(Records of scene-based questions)
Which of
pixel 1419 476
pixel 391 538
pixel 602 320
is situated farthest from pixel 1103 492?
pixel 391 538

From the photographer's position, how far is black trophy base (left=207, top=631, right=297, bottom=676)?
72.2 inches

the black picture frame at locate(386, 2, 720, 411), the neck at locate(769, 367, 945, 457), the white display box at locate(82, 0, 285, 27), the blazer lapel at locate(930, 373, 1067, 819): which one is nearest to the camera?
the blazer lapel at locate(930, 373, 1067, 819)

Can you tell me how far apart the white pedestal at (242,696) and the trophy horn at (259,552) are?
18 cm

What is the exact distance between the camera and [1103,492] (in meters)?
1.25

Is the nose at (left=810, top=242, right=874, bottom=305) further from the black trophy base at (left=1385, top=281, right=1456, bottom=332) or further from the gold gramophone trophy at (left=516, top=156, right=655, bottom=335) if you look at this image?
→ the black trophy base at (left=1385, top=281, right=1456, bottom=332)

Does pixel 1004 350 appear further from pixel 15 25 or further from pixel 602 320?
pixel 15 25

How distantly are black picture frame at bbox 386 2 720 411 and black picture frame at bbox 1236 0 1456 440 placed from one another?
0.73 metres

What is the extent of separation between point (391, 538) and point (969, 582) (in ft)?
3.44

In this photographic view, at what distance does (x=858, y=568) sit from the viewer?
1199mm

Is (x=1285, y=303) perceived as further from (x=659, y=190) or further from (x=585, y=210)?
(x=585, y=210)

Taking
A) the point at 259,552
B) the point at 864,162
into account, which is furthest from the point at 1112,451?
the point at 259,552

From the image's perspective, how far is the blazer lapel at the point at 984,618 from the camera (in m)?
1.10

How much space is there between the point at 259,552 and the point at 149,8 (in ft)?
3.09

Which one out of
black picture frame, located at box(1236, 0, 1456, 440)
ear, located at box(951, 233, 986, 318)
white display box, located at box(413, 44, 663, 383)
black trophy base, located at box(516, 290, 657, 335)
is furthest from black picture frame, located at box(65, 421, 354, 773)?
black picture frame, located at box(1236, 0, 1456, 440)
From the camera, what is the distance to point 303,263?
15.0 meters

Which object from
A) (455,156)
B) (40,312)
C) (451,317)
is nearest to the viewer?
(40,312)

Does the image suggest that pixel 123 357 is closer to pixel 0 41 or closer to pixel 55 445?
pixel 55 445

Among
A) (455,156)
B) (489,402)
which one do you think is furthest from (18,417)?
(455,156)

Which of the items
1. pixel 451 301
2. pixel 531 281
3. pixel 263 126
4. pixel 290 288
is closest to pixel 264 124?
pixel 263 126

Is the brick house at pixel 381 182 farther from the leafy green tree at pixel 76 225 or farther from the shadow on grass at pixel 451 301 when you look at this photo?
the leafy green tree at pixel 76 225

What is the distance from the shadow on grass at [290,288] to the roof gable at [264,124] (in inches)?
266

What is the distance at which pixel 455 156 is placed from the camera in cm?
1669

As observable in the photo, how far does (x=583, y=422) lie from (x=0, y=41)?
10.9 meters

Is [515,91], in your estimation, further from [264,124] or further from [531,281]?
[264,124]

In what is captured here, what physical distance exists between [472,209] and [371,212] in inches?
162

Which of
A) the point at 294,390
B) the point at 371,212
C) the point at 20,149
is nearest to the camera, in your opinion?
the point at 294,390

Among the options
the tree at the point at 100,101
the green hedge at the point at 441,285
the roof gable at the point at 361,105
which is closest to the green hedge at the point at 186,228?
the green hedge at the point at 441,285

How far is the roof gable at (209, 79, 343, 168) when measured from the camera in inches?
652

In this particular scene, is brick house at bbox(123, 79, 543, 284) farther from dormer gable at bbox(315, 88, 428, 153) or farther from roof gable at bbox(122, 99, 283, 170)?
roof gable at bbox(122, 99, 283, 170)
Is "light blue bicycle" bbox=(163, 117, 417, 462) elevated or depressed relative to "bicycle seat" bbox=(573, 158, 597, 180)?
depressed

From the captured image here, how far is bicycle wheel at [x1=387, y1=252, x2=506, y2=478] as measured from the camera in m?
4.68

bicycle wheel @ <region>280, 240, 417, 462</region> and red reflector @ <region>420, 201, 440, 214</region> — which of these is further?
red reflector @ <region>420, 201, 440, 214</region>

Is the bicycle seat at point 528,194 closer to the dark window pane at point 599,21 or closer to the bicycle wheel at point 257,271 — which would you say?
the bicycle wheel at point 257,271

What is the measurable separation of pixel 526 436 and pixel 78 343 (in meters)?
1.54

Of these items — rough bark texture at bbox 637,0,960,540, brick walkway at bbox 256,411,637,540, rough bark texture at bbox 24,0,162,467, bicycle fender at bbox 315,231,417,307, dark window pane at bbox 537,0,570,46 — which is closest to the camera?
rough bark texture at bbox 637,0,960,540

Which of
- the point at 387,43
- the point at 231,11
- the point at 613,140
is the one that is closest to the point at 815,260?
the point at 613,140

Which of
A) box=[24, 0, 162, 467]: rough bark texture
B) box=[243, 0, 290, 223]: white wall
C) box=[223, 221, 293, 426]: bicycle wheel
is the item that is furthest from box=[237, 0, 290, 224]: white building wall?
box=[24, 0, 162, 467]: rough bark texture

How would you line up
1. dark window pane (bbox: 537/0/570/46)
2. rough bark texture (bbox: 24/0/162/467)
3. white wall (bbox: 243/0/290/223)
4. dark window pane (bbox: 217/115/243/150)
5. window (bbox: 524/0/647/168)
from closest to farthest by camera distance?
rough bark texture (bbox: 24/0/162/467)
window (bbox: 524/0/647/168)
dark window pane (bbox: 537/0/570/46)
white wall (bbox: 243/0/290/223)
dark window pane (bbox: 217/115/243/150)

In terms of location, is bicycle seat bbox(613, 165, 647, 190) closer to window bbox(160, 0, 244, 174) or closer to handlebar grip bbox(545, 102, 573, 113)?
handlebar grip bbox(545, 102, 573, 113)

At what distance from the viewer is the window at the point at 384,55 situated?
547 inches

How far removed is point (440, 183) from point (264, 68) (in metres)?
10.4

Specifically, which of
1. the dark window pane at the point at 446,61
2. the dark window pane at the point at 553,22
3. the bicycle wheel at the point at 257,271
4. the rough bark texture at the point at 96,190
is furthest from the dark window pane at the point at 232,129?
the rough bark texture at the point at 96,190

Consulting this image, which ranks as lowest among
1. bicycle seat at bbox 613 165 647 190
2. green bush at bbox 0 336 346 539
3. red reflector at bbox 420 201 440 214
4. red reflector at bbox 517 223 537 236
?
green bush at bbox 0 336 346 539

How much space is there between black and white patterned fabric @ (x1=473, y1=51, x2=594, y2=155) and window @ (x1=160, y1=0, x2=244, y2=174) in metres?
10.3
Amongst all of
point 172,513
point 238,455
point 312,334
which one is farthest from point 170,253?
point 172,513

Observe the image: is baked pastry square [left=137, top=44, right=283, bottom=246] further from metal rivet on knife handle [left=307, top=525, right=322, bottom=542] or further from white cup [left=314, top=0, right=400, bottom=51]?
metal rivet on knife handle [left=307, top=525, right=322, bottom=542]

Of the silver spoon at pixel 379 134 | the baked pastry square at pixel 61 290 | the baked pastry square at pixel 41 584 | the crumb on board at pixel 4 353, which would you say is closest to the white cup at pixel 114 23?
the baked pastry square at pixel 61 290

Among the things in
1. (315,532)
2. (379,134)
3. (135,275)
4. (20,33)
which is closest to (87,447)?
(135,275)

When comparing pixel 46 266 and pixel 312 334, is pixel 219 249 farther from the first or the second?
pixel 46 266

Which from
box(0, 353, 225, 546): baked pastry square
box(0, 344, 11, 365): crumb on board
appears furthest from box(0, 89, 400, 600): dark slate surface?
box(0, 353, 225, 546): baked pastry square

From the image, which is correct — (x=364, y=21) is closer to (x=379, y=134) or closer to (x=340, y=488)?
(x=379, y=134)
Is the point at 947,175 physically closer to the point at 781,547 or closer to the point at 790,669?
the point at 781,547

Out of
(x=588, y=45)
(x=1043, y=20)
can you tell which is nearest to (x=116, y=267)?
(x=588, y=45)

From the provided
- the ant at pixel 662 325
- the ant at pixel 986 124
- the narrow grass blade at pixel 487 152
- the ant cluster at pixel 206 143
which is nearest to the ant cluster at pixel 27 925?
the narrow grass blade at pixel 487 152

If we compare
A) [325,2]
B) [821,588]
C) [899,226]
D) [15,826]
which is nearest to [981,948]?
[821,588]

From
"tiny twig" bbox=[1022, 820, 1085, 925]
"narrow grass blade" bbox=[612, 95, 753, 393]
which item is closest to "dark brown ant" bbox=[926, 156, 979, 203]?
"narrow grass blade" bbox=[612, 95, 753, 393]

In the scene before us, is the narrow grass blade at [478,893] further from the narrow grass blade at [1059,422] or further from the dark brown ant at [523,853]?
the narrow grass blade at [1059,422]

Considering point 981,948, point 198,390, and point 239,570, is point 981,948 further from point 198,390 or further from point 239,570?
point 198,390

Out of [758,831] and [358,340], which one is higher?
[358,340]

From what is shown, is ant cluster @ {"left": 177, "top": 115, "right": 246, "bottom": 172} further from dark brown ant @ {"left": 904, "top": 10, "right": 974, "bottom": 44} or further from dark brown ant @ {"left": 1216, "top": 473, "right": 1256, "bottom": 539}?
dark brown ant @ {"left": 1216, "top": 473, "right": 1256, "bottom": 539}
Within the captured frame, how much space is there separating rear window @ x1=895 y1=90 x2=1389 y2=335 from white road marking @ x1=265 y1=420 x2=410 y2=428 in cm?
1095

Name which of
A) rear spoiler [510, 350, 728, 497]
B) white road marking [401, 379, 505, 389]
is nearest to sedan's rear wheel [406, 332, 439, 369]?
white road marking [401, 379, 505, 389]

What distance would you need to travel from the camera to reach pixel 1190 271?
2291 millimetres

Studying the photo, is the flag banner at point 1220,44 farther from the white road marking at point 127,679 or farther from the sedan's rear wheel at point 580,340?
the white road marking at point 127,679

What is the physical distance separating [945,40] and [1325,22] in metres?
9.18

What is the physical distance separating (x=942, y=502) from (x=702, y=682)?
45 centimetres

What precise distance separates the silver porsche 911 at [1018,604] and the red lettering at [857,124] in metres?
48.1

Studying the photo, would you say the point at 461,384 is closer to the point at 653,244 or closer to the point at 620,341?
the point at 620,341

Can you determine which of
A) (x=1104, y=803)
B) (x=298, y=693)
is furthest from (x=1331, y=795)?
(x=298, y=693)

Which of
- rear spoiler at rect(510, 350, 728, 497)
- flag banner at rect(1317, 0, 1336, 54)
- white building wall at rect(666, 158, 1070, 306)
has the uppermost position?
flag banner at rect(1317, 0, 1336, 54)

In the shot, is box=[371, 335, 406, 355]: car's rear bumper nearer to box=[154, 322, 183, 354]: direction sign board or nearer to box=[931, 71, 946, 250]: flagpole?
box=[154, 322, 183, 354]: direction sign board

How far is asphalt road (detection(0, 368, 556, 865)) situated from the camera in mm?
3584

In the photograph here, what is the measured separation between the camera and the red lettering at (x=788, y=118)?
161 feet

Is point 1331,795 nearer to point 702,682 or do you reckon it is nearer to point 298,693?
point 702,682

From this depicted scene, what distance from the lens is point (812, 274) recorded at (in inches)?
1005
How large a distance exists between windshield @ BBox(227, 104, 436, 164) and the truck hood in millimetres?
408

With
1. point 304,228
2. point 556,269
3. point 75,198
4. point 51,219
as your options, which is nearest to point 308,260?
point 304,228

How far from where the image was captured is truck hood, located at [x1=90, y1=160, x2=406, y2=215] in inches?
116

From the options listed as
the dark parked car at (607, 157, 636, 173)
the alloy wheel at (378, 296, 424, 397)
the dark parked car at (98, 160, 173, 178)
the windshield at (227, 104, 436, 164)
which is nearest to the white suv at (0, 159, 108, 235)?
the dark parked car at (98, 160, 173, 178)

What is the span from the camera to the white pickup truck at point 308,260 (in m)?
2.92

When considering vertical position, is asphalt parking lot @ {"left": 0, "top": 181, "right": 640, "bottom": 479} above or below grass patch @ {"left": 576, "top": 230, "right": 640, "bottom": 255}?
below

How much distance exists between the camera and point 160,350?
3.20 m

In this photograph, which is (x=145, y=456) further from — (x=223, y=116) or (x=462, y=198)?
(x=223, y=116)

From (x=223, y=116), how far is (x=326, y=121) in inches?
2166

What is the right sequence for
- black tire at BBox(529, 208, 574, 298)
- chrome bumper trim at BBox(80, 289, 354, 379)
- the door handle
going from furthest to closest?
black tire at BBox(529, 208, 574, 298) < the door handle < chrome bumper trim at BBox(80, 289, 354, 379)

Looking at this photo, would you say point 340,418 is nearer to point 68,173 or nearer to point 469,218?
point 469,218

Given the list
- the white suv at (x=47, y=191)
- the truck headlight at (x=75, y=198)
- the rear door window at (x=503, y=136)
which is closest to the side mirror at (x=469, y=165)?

> [INSTRUCTIONS FOR THE TASK]: Please copy the items above word for word, from the line that contains "How much distance" through the last line of the items, including both.

> [THE RESPONSE]:
How much distance exists between the camera and point 160,350?
3.20 m

In this photograph, which is (x=145, y=456) further from — (x=223, y=116) or (x=462, y=198)?
(x=223, y=116)

From (x=223, y=116), how far is (x=326, y=121) in inches?
2166

What is the right sequence for
- black tire at BBox(529, 208, 574, 298)
- chrome bumper trim at BBox(80, 289, 354, 379)
- the door handle
going from furthest to closest?
black tire at BBox(529, 208, 574, 298) < the door handle < chrome bumper trim at BBox(80, 289, 354, 379)

Looking at this photo, would you say point 340,418 is nearer to point 68,173 or nearer to point 469,218?
point 469,218

Given the list
- the white suv at (x=47, y=191)
- the truck headlight at (x=75, y=198)
- the rear door window at (x=503, y=136)
which is closest to the side mirror at (x=469, y=165)?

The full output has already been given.